Meeting Nvidia’s surging requirements is not solely TSMC’s challenge. The entire memory supply chain is now turbocharging capacity to keep pace. Huang revealed that all three leading memory suppliers—SK Hynix, Samsung Electronics, and Micron Technology—have provided advanced samples to Nvidia. They are collectively “scaling up tremendous capacity” to stay aligned with Nvidia’s hardware roadmap. Notably, SK Hynix has completely sold out its memory output for 2026, with plans for expanded investment on the horizon to support what is widely called an AI-driven “super cycle.”

Samsung, meanwhile, is in advanced negotiations to deliver next-generation HBM4 memory for Nvidia’s highly anticipated Rubin platform, scheduled to debut in late 2026. In parallel, Micron’s commitment to advanced memory innovation underscores the intensity of the sector’s race to fuel Nvidia’s soaring ambitions.

TSMC-Nvidia Partnership: The Backbone of AI Leadership

The enduring alliance between Nvidia and TSMC underpins not only this current escalation in wafer orders but the very momentum propelling AI hardware leadership globally. During what was already his fourth trip to Taiwan this year, Huang lauded TSMC as the “pride of the world,” acknowledging that “without TSMC, there would be no Nvidia today.” This mutual dependence is strategic: Nvidia’s future AI chips—including Blackwell Ultra, GB300, and the upcoming Vera Rubin platform—will all be manufactured on TSMC’s cutting-edge N3P process node.

With TSMC’s 3nm and 5nm fabrication lines already projected to be fully booked through 2026, supply visibility remains crucial not only for Nvidia’s dominance but for the entire AI, cloud, and high-performance computing industries reliant on state-of-the-art silicon.

Export Restrictions: Geopolitics in Play

Despite the escalating scale of Nvidia’s operations, one market remains conspicuously out of reach. CEO Huang confirmed that there are no active plans to sell Blackwell chips to China, as strict U.S. export controls—maintained under President Trump’s administration—continue to preclude direct involvement with the Chinese market for Nvidia’s latest technology.

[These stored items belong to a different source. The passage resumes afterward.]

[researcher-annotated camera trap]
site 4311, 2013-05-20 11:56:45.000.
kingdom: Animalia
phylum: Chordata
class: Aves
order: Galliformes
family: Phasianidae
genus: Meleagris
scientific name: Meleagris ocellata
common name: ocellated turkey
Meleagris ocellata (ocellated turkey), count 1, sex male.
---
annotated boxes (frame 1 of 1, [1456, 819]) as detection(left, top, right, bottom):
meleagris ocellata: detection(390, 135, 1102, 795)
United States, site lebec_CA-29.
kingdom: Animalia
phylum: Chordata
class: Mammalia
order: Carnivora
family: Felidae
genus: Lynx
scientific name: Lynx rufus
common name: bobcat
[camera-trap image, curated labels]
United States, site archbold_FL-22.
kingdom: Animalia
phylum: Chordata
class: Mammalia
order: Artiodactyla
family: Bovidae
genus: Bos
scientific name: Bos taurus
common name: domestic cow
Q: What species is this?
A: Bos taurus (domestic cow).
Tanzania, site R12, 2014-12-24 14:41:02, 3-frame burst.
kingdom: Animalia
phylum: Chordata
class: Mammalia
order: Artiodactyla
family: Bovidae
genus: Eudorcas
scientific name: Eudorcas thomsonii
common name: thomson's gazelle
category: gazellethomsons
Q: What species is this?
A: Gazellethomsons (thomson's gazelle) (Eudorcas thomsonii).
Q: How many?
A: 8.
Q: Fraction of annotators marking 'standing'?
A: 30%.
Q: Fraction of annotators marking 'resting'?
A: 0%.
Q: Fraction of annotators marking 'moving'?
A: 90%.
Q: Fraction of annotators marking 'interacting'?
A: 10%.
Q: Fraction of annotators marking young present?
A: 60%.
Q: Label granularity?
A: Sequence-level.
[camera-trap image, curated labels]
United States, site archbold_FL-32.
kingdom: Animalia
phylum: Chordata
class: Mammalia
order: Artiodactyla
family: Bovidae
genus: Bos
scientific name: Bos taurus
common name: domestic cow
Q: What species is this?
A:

For now, this ensures AI hardware leadership remains concentrated among U.S. allies and partners, reinforcing Taiwan’s strategic centrality in the global semiconductor value chain.

Strategic Takeaways for Investors

  • Nvidia’s 50% wafer order increase from TSMC signifies both insatiable AI infrastructure demand and the company’s intensifying competitive moat in next-generation chip technology.
  • Memory sector leaders are committing record investments to catch up with future AI chip requirements, suggesting a sustained multi-year growth pulse for the entire semiconductor ecosystem.
  • TSMC’s fabrication capacity is effectively sold out for advanced nodes, heightening competition among major technology players for the world’s most advanced manufacturing capacity.
  • Geopolitical risk remains a structural factor, as U.S. export restrictions mean that access to Nvidia’s bleeding-edge AI hardware will remain limited to select global customers.

Broader Implications and Outlook

Nvidia’s aggressive expansion of wafer orders and the concerted memory supply ramp-up illustrate the remarkable gravitational pull of the AI-driven “super cycle” reverberating through global supply chains. For investors and industry strategists alike, the message from Taiwan is clear: those controlling advanced silicon manufacturing and memory throughput will define the trajectory of the digital economy for years to come. With supply already approaching full capacity, the map of winners and laggards in the next wave of digital transformation is taking shape—one wafer, one gigabyte at a time.